Since inter partes review proceedings became available on September 16, 2012, thirteen petitions for inter partes review have been filed. Of these, three were filed against patents examined in Group 1600: U.S. Patent 7,790,869, U.S. Patent 7,713,698, and U.S. Patent 6,258,540.
Clerical Deficiency Not Fatal to Filing Date
One petition with clerical deficiencies was deemed “complete” and conditionally granted a filing date, as long as the defects are corrected within 5 business days of the notice. This opportunity to correct clerical errors is consistent with final rule 37 CFR § 42.104, which provides that a Petitioner may file a motion to correct “a clerical or typographical mistake in the petition,” and that such a petition, if granted, will “not change the filing date of the petition.”
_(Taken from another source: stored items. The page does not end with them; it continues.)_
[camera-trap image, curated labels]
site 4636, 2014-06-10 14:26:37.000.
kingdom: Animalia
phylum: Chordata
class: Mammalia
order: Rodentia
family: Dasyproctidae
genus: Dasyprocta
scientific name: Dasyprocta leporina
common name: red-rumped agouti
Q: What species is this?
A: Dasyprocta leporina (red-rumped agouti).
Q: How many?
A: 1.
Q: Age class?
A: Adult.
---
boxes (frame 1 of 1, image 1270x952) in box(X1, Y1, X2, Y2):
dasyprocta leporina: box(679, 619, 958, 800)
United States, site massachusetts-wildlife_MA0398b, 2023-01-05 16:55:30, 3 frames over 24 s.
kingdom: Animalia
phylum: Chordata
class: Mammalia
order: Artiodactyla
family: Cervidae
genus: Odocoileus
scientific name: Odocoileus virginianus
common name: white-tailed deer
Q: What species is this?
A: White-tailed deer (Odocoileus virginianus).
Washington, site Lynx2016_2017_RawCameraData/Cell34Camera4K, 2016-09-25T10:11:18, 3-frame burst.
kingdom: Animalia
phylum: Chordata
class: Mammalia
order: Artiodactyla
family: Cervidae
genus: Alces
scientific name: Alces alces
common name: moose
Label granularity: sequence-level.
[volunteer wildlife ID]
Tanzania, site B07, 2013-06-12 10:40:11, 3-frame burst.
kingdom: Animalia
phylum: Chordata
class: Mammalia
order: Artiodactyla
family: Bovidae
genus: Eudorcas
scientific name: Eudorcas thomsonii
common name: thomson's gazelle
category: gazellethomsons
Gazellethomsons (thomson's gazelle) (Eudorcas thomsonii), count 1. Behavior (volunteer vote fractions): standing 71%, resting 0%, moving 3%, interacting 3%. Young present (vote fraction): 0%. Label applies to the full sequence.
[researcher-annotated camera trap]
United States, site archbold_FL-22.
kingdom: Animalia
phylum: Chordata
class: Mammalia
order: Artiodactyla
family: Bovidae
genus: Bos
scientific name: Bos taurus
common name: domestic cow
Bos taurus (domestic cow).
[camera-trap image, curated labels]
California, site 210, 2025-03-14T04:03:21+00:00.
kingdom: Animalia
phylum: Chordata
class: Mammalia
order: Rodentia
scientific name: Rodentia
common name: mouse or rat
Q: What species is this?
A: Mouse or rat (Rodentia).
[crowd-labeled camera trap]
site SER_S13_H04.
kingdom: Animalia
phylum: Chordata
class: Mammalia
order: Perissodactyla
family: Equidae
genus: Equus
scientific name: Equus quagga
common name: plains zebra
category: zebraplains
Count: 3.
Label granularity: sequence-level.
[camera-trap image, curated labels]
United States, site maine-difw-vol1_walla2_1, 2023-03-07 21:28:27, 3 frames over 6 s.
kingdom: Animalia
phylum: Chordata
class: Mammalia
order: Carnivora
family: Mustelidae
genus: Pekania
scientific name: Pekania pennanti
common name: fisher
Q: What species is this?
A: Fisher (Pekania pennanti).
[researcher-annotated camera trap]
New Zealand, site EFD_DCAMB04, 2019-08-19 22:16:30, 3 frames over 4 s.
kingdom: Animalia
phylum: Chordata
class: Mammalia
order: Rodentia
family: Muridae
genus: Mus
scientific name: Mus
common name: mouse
Who Has Filed IPR Petitions?
Robert Sterne of Sterne, Kessler, Goldstein & Fox filed four of the thirteen petitions, all on behalf of Intellectual Ventures Management, LLC. My colleague Matthew Smith has filed three petitions, each on behalf of different parties. Robert Lawler of Reinhart Boerner Van Deuren s.c. has filed two petitions, both on behalf of Illumina, Inc.
Learning as We Go
With inter partes review documents readily accessible through the Patent Trial and Appeal Board portal, practitioners and stakeholders can watch inter partes review proceedings progress, and see how the USPTO implements the new law and applies the new rules on a case-by-case basis. Moreover, the twelve-month statutory time period for completing inter partes review proceedings promises to yield final decisions in a relatively short time period, further building a body of examples to draw from. No doubt these first cases will be followed closely and scrutinized for strategies to adapt and lessons to learn.